Attributes Reference

The following attributes are exported:

  • id - The Key Vault Certificate ID.

  • name - Specifies the name of the Key Vault Certificate.

  • secretId - The ID of the associated Key Vault Secret.

  • version - The current version of the Key Vault Certificate.

  • versionlessId - The Base ID of the Key Vault Certificate.

  • versionlessSecretId - The Base ID of the Key Vault Secret.

  • certificateData - The raw Key Vault Certificate data represented as a hexadecimal string.

  • certificateDataBase64 - The raw Key Vault Certificate data represented as a base64 string.
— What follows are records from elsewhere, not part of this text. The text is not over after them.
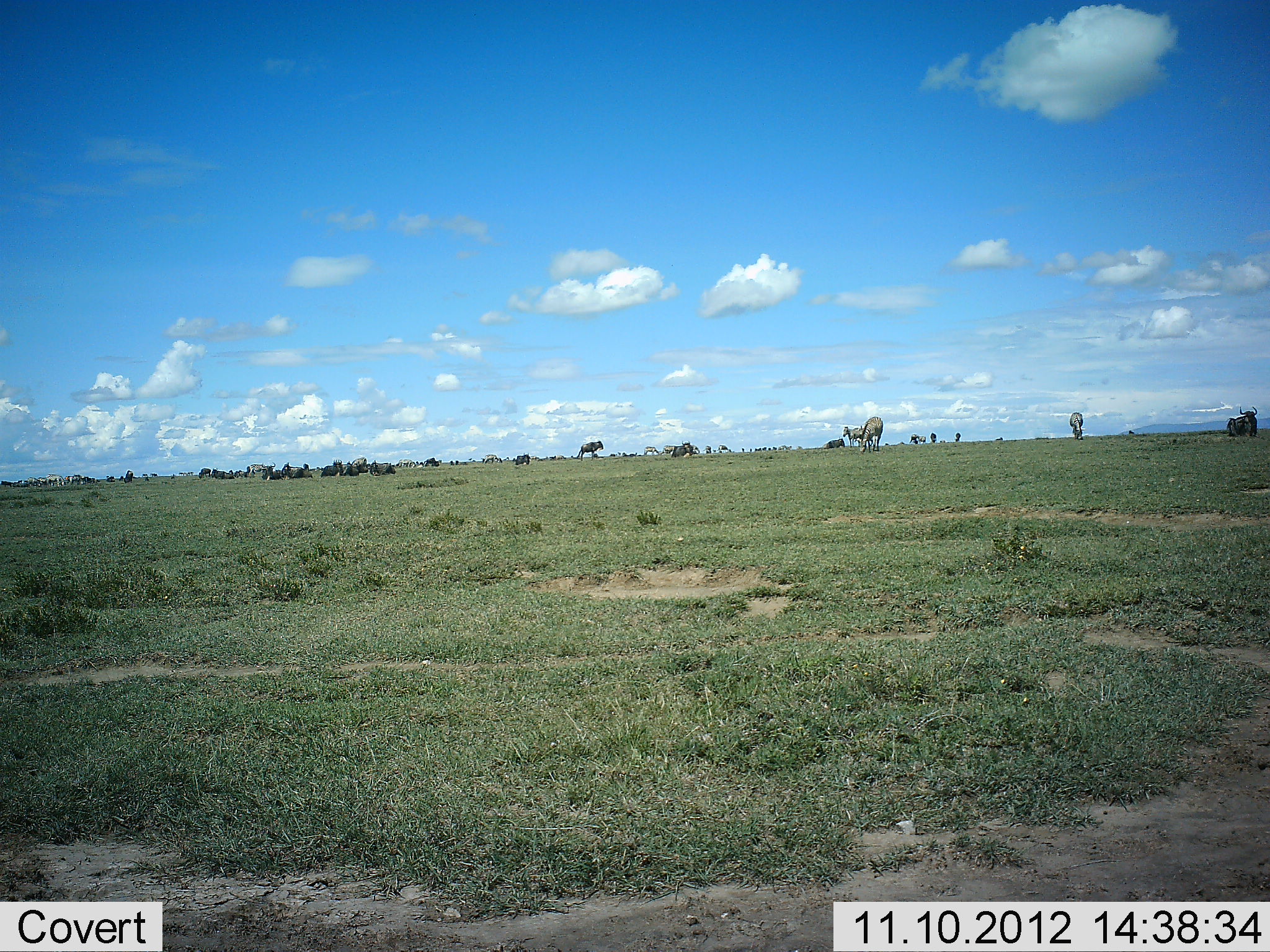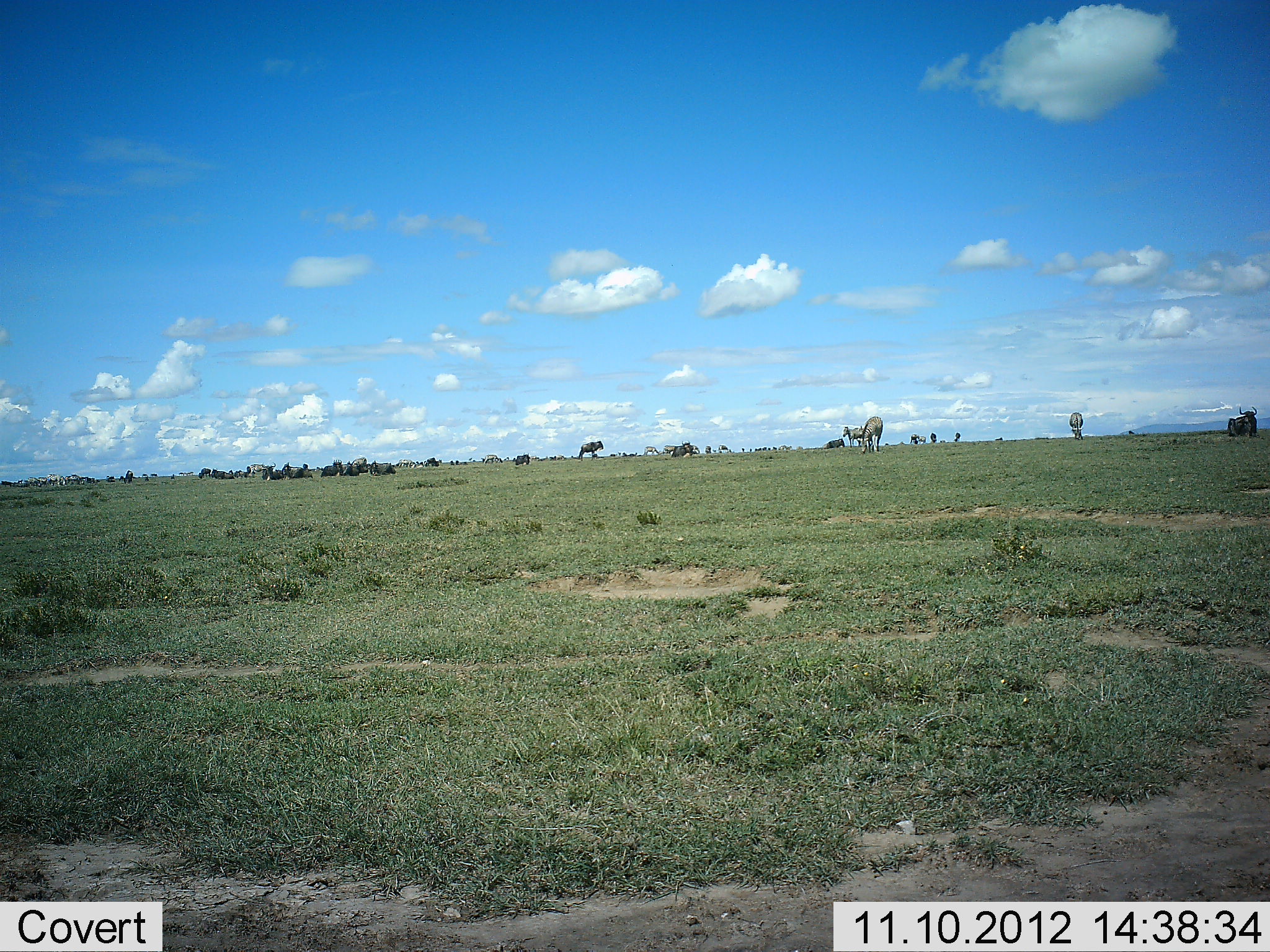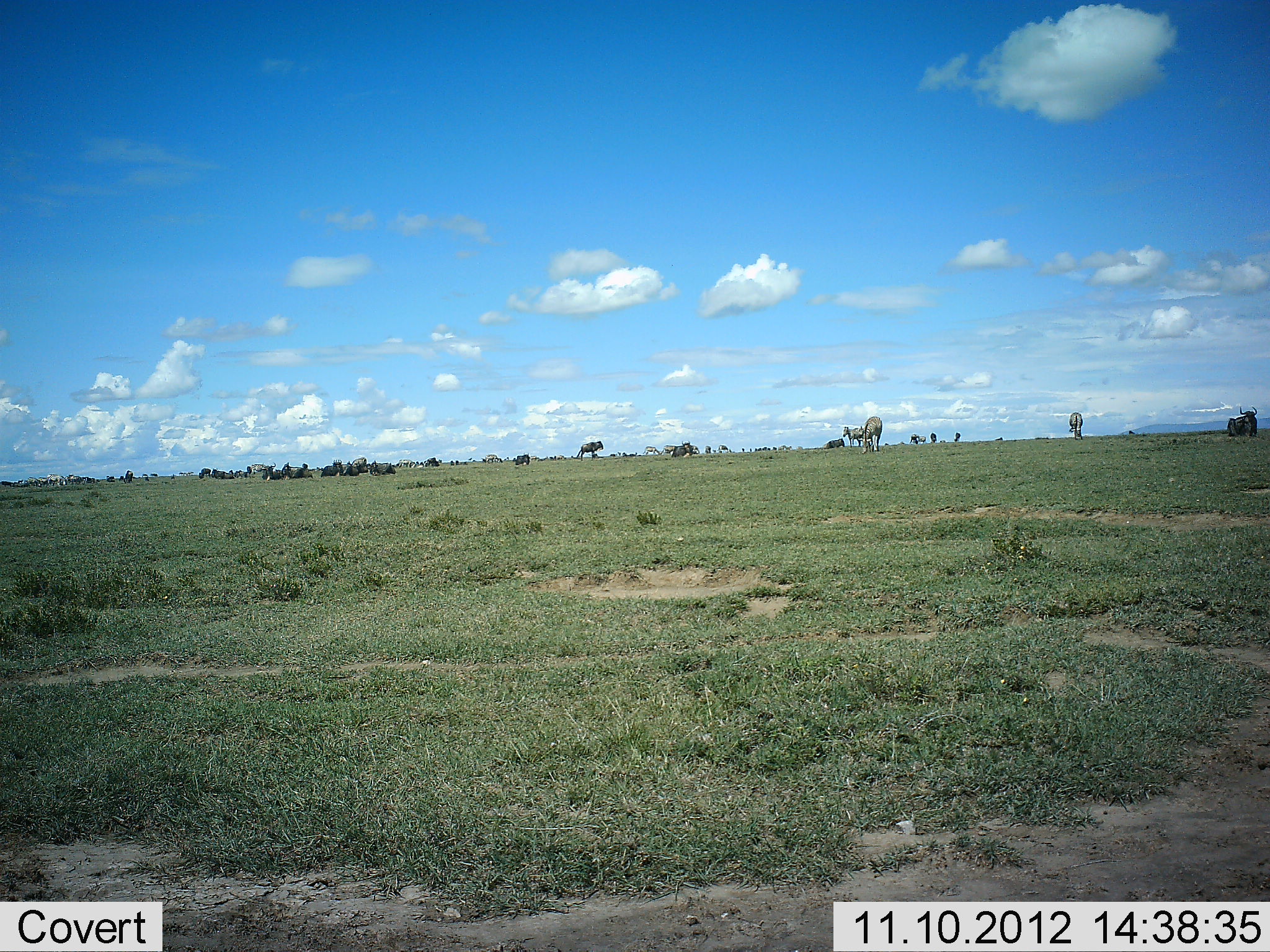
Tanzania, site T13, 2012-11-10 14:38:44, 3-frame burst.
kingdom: Animalia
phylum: Chordata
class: Mammalia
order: Artiodactyla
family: Bovidae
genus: Connochaetes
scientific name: Connochaetes taurinus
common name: blue wildebeest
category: wildebeest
Wildebeest (blue wildebeest) (Connochaetes taurinus), count 11-50. Behavior (volunteer vote fractions): standing 64%, resting 73%, moving 9%, interacting 0%. Young present (vote fraction): 0%. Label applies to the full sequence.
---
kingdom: Animalia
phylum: Chordata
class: Mammalia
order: Perissodactyla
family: Equidae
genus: Equus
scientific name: Equus quagga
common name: plains zebra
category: zebra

  • thumbprint - The X509 Thumbprint of the Key Vault Certificate represented as a hexadecimal string.

  • certificatePolicy - A certificatePolicy block as defined below.

  • expires - Expiry date of certificate in RFC3339 format.

  • notBefore - Not Before date of certificate in RFC3339 format.

  • tags - A mapping of tags to assign to the resource.

certificatePolicy exports the following:

  • issuerParameters - A issuerParameters block as defined below.
  • keyProperties - A keyProperties block as defined below.
  • lifetimeAction - A lifetimeAction block as defined below.
  • secretProperties - A secretProperties block as defined below.
  • x509CertificateProperties - An x509CertificateProperties block as defined below.

issuerParameters exports the following:

  • name - The name of the Certificate Issuer.

keyProperties exports the following:

  • exportable - Is this Certificate Exportable?
  • keySize - The size of the Key used in the Certificate.
  • keyType - Specifies the Type of Key, for example rsa.
  • reuseKey - Is the key reusable?

lifetimeAction exports the following:

  • action - A action block as defined below.
  • trigger - A trigger block as defined below.

action exports the following:

  • actionType - The Type of action to be performed when the lifetime trigger is triggerec.

trigger exports the following:

  • daysBeforeExpiry - The number of days before the Certificate expires that the action associated with this Trigger should run.
  • lifetimePercentage - The percentage at which during the Certificates Lifetime the action associated with this Trigger should run.

secretProperties exports the following:

  • contentType - The Content-Type of the Certificate, for example application/xPkcs12 for a PFX or application/xPemFile for a PEM.

x509CertificateProperties exports the following:

  • extendedKeyUsage - A list of Extended/Enhanced Key Usages.
  • keyUsage - A list of uses associated with this Key.
  • subject - The Certificate's Subject.
  • subjectAlternativeNames - A subjectAlternativeNames block as defined below.
  • validityInMonths - The Certificates Validity Period in Months.

subjectAlternativeNames exports the following:

  • dnsNames - A list of alternative DNS names (FQDNs) identified by the Certificate.
  • emails - A list of email addresses identified by this Certificate.
  • upns - A list of User Principal Names identified by the Certificate.

Timeouts

The timeouts block allows you to specify timeouts for certain actions:

  • read - (Defaults to 30 minutes) Used when retrieving the Key Vault Certificate.